Ah, un nouveau Gontran Lasso ? Ah, une biographie d’un candidat de Real TV ou de joueur de foot qui peine à écrire son nom ? Chouette de la culture !

Oui, vous avez envie de vous enfermer dans une Vierge de fer rien qu’à l’idée que c’est la rentrée littéraire et que comme 97% des auteurs vous ne serez pas présents à La Grande Librairie, mais qu’eux y seront.

Vous ne comprenez pas qu’un mauvais roman soit un Best-Seller alors que le vôtre est tellement plus profond, tellement plus réfléchi… tellement plus remarquable quoi !

C’est tout simplement la vie, mes bichons.

Mais ce qui vous démarque, c’est votre volonté de vous battre tous les jours pour ne jamais regretter ce travail (qui se termine bien souvent en crise de larmes) que vous avez fait, la passion que vous avez mise dans votre littérature- l’unique amour de votre vie d’ailleurs, soyons honnêtes !

Et vous êtes nombreux à vous demander si un jour ce sera à votre tour d’exposer votre talent à la face du monde qui jusqu’ici s’en fout.

Pourtant, remettons les choses à leur place.

Vous n’avez pas choisi de devenir écrivain, vous l’êtes c’est tout, et cela va bien au-delà de tous les préjugés de ces incultes qui lisent des bouquins vomitifs, ces faux auteurs qui n’ont jamais écrit une ligne et qui vous jalousent d’avoir terminé une saga ceux qui ignorent à quel point c’est un beau métier.

Le jour où vous serez blasés d’écrire pour un éditeur, le jour où il n’y aura que l’appât du gain (car vous n’êtes plus un enfant!) et que votre récit ne vous transportera plus nulle part, posez-vous la question sur ce que vous cherchez.

Vous aimez raconter des histoires qui vous touchent pour offrir du plaisir à vos lecteurs, pour transmettre votre message, quitter un peu votre réalité. C’est votre raison d’exister et cela, personne ne peut le déprécier par un vulgaire « Et sinon, vous avez pas un vrai travail à côté ? ».

Moi, je suis fière de vous parce que vous n’avez pas lâché.

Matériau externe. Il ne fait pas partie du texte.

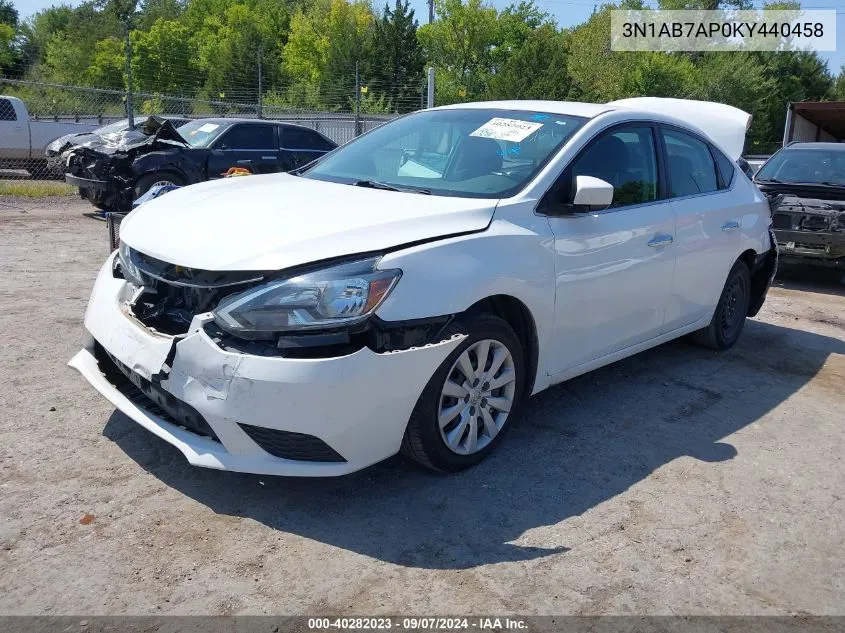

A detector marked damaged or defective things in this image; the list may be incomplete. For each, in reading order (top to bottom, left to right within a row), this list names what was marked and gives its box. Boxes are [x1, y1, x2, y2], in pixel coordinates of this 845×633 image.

damaged vehicle background [65, 116, 336, 210]
damaged vehicle background [752, 142, 844, 268]
front bumper damage [772, 198, 844, 266]
cracked bumper [67, 252, 462, 474]
front bumper damage [69, 252, 464, 474]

Vous, petits auteurs, je suis fière de voir que quoi qu’il arrive, c’est votre besoin d’écrire qui vous relèvera toujours.

Un jour j’ai eu honte de dire que j’écrivais, maintenant, j’ai honte de l’avoir pensé et je ne veux pas que vous fassiez la même chose.

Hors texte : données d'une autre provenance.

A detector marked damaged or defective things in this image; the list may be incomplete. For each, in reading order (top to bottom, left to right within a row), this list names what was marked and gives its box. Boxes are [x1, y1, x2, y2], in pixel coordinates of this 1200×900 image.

Et puis, qui sait, peut-être que votre roman bouleversera un lecteur dans cent ans comme vous l’avez été avant de devenir romancier (ère)…Et ce roman ne parlera pas d’un play-boy milliardaire vampirique qui aime le fouet, ce sera votre victoire !

5 commentaires sur « Le jour où j’ai eu honte d’être écrivain… »

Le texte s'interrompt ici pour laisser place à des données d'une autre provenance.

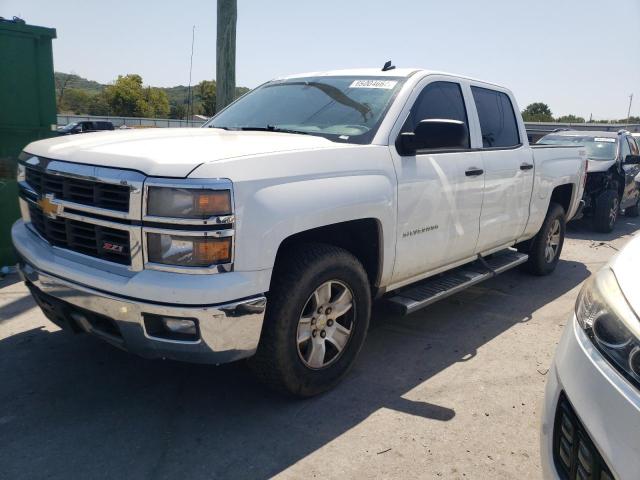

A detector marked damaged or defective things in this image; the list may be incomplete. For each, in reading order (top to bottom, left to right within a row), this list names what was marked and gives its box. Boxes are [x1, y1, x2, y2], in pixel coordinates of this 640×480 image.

damaged vehicle [536, 129, 640, 231]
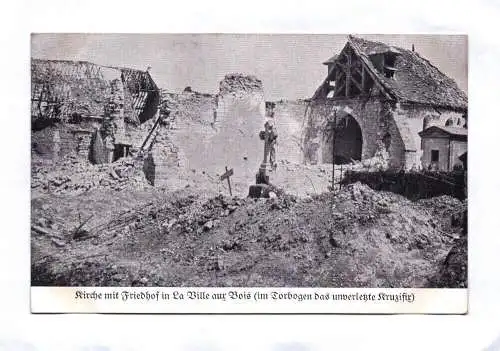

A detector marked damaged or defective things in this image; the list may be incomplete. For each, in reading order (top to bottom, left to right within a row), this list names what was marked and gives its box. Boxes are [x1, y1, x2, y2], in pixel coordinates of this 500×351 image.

damaged roof [320, 35, 468, 110]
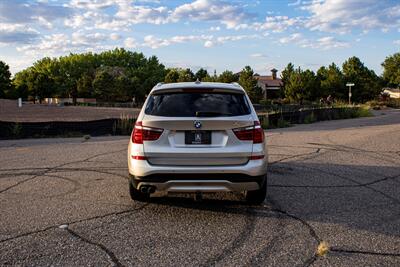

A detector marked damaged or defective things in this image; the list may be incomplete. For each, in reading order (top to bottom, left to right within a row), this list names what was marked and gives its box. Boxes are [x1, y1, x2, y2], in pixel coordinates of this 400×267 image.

  • Quand on me demande ce que je fais dans la vie, je réponds aussi que j’écris, même si je ne gagne pas ma vie avec. En réalité, j’ai 22 ans, je vis toujours chez mes parents je touche l’AAH à cause d’une très sévère dépression. Mais bon, voilà, ça ne se dit pas : « tu fais quoi dans la vie ?, « Rien, je suis en dépression sévère et je touche l’AAH »…
    Je crois que je préfère que les gens me jugent sur un métier dit « non conventionnel » plutôt que sur mes problèmes de santé…

  • Bravo pour ce bel article.

    Je suis chroniqueuse, et j’avoue (honte) avoir souvent posé la question « et dans la vraie vie, vous faites quoi ? ». Nonnnn, ne me jugez pas, je vous explique (vous me jugerez après) : c’était surtout parce que je sais que le métier d’écrivain fait rarement vivre son homme, sa femme (barrez la mention inutile), sauf à s’appeler JK Rolling, Musso, Levy (ou un nom comme ça). Bref. Donc, rien de méchant, puisque je suis « chroniqueuse-qui-ne-gagne-pas-sa-vie-pour-l’instant-et-qui-fait-autre-chose-dans-la-vraie-vie-pour-manger ». Un jour, il était une fois (nannn, je rigoleeee), bref, un jour et il n’y a pas si longtemps que ça, un illustrateur m’a répliqué « je suis illustrateur dans la vraie vie. Bien évidemment, j’ai un travail « alimentaire », mais mon vrai métier, c’est illustrateur ». Je me suis sentie toute gênée de poser cette question tout le temps, je l’ai remercié de m’avoir expliqué son point de vue, et je me suis engagée à ne plus poser cette question (en tout cas, pas sous cette forme. J’ai bien compris que ce n’était pas plaisant).

    Alors, OUI OUI OUI et encore OUI, votre métier, c’est écrivain ou / et illustrateur, et n’hésitez pas à le dire. Et à dire gentiment « la même chose » à celui qui vous réplique « et dans la vraie vie ? ». Soit il est comme moi, et il ne pense pas à mal (juste que vous avez besoin de sous pour manger), soit, c’est méchant, et dans ce cas, laissez tomber !!!

    Si un jour vous voulez lire mes proses sur les livres, plus privilégiées pour la jeunesse, mais pas que …

    Belle journée et bon courage à tous !!!

  • Merci Virginie, c’est tout à fait cela. Nous faisons le plus beau métier du monde. L’écriture m’a choisie quand
    j’étais enfant, elle ne m’a jamais lâchée et rien ne me procure autant de bonheur que ces personnages qui ont une histoire à raconter et qui ne demandent pas mon avis, seulement mes mains sur le clavier. Si c’est cela être un écrivain, alors j’en suis un…. ou plutôt une.

  • Merci Virginie Begaudeau pour ce très bel article soulevant tant de questions passionnantes. Félicitations pour ce style enlevé, animé d’un sourire à la fois distancié et généreux. J’ai lu ces lignes avec beaucoup d’intérêt parce-que, justement, j’ai toujours rêvé de devenir écrivain un jour… …quand je serai grand.